Modi seems to have managed to turn the attire, his version of retro chic, into something more mainstream and commonplace.

The Jacket's Turned Coat
Imaging: Deepak Sharma/Outlook
The Jacket's Turned Coat

Each time Prime Minister Narendra Modi walks on to the stage, one can’t help but notice his crisp half sleeve kurtas and snug jackets buttoned all the way up to the neck. Both of them in all the shades of a rainbow. When Modi isn't governing the country, he is busy setting sartorial trends and defining men's fashion. Like a movie actor or rock star, he is doubling up as a style icon for his fans/followers who, beyond just casting their vote in his favour, are asserting their support by hanging on to what he wears.

Walk into one of the most popular markets in the capital at Sarojini Nagar and you are bound to find jackets similar to those worn by Modi hanging in almost every shop. They have even been named after him: “Modi Jacket”. The huge supply comes riding on a massive demand. No wonder, both the high-end brands as well as local vendors are stocking them in good measure. According to Lakshman, in-charge of the government run Khadi Gramodyog Bhavan at Connaught Place, the jacket has seen a 100 per cent increase in sales ever since Modi took his oath of office.  
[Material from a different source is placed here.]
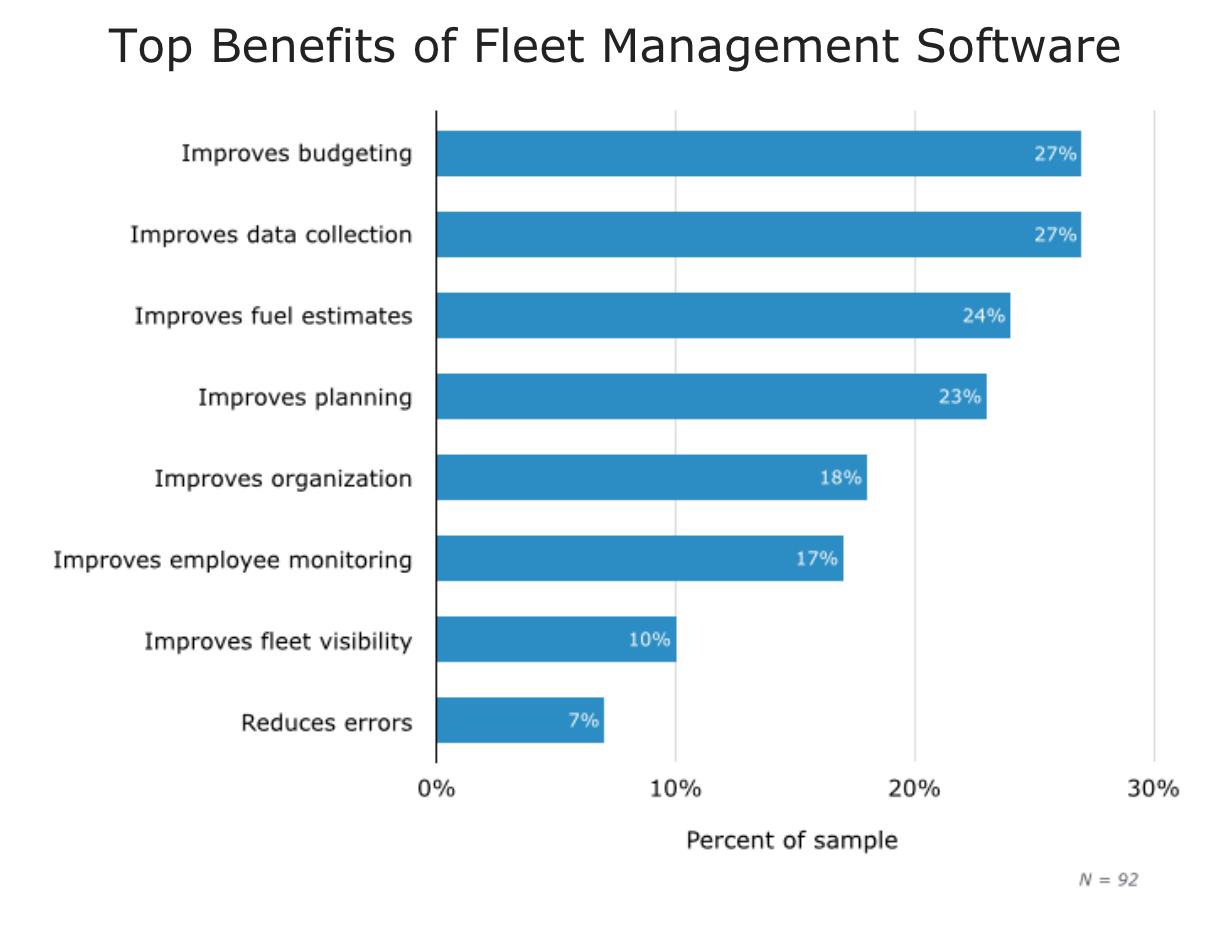Top benefits of Fleet Management Software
Narendra Modi kacket jackets at Sarojini Nagar Market, in New Delhi.

“Everyone is asking for it, demanding the “Modi jacket”, although we don’t sell it as one,” he says.
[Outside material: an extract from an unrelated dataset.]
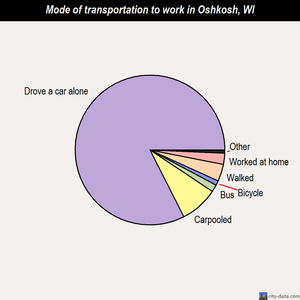 Oshkosh mode of transportation to work chart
Curiously this slim fit jacket with Chinese collar and buttons running all the way down has asserted its presence in Indian politics (as well as street fashion) earlier as well. Once upon a time it was identified with Pandit Jawaharlal Nehru and referred to as "Nehru Jacket". The Beatles are said to have worn it. Later Rajiv Gandhi and Manmohan Singh also sported it. “These days people often come in asking for the Modi jacket, but what they are really referring to is the jacket that was once Nehru’s trademark,” says Ranvir Negi, the shopkeeper of Cantabil in Sarojini Nagar market. Loyalists, like Negi, continue to refer to it as the Nehru jacket. Ashok, the owner of a shop in Babu Market, states that the jacket might be given different names, but it will always be identified with Nehru and remain the legacy of one of the founding fathers of our nation.

So, is Modi appropriating the most telling visual symbol of all things Nehruvian? Is it a stratagem to overshadow Nehru? Or is this to galvanize the support of the average Indian or simply as a way to come across as more approachable? Whatever may be the explanation, one thing is clear. Modi seems to have managed to turn the attire, his version of retro chic, into something more mainstream and commonplace.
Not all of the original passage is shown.